1. **Tokenization**:
   - Using `Tokenizer` from `TensorFlow.keras.preprocessing.text`, we convert text data (`df[text_column]`) into sequences of integers. We limit the vocabulary size to 5000 words (`num_words=5000`).

2. **Padding Sequences**:
   - `pad_sequences` from `TensorFlow.keras.preprocessing.sequence` is used to ensure all sequences have the same length (`maxlen=100`). Sequences are padded with zeros (`padding='post'`) at the end.

3. **Handling Imbalance with SMOTE**:
   - `SMOTE` from `imblearn.over_sampling` is applied to the padded sequences (`X_padded`) and target variable (`df[target_column]`) to balance the class distribution.

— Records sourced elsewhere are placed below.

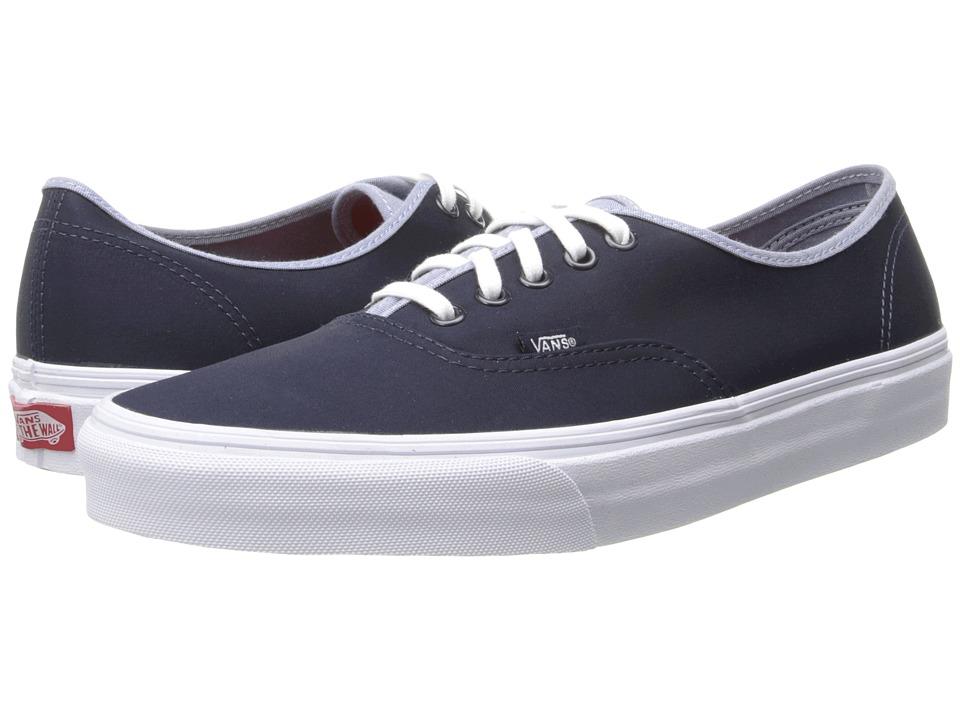 Vans - Authentic ((T&C) Dress Blues/Captain's Blue) Skate Shoes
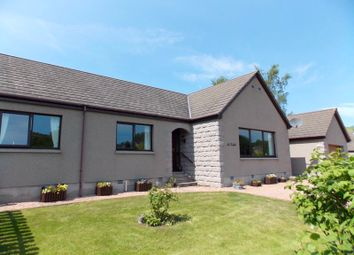 Thumbnail 3 bed bungalow for sale in Tough, Alford
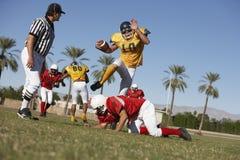 Jogadores na ação durante o fósforo Fotografia de Stock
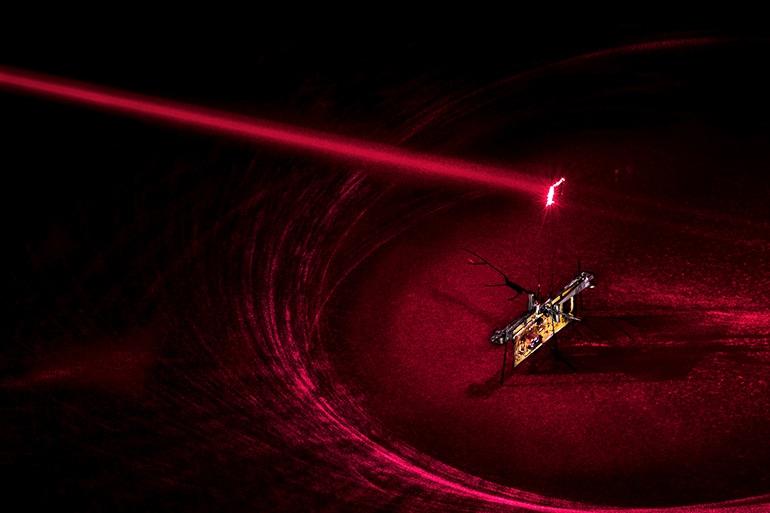 RoboFly laser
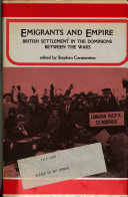 Pdf Emigrants and Empire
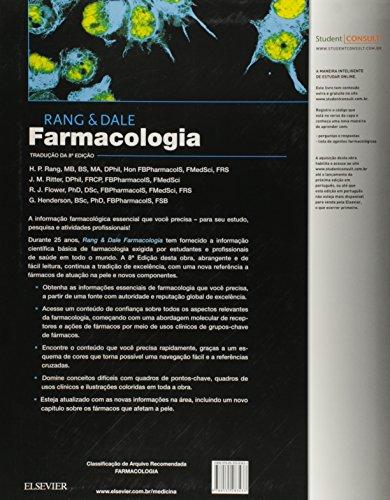 Rang & Dale Farmacologia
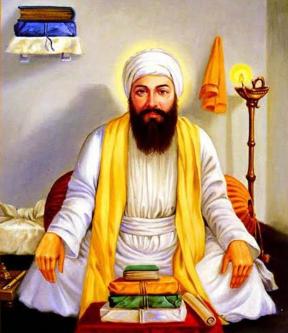 Guru Angad Dev (1504-1552)
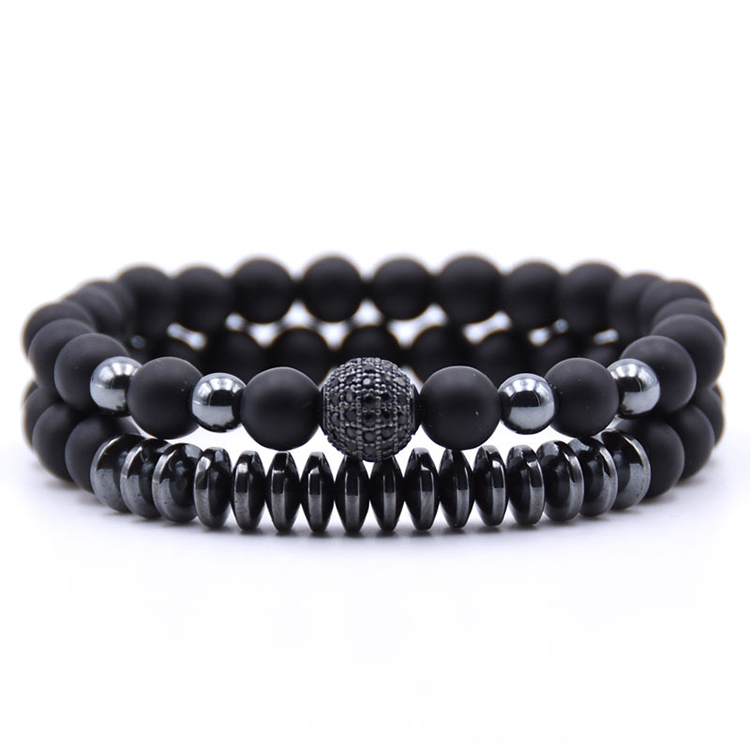 2 pc/sets beads Natural 돌 Bracelets 대 한 women Micro Pave CZ 볼 Charms Bracelet Men jewelry (KB8023)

4. **Splitting into Training and Testing Sets**:
   - `train_test_split` from `sklearn.model_selection` is used to split the balanced data (`X_resampled_dl`, `y_resampled_dl`) into training (`X_train_dl`, `y_train_dl`) and testing (`X_test_dl`, `y_test_dl`) sets.

### Output

After executing this code, you will have:
- `X_train_dl`, `X_test_dl`: Padded sequences ready for training and testing deep learning models.
- `y_train_dl`, `y_test_dl`: Corresponding target variables (labels) for training and testing.
  
This preprocessing prepares the text data by converting it into numerical sequences, ensuring uniform sequence lengths, and addressing class imbalance for use in deep learning models.


In [None]:
from tensorflow.keras.preprocessing.text import Tokenizer
from tensorflow.keras.preprocessing.sequence import pad_sequences
from imblearn.over_sampling import SMOTE

# Tokenize the text data
tokenizer = Tokenizer(num_words=5000)
tokenizer.fit_on_texts(df[text_column])
X_tokenized = tokenizer.texts_to_sequences(df[text_column])

# Pad the sequences
maxlen = 100
X_padded = pad_sequences(X_tokenized, padding='post', maxlen=maxlen)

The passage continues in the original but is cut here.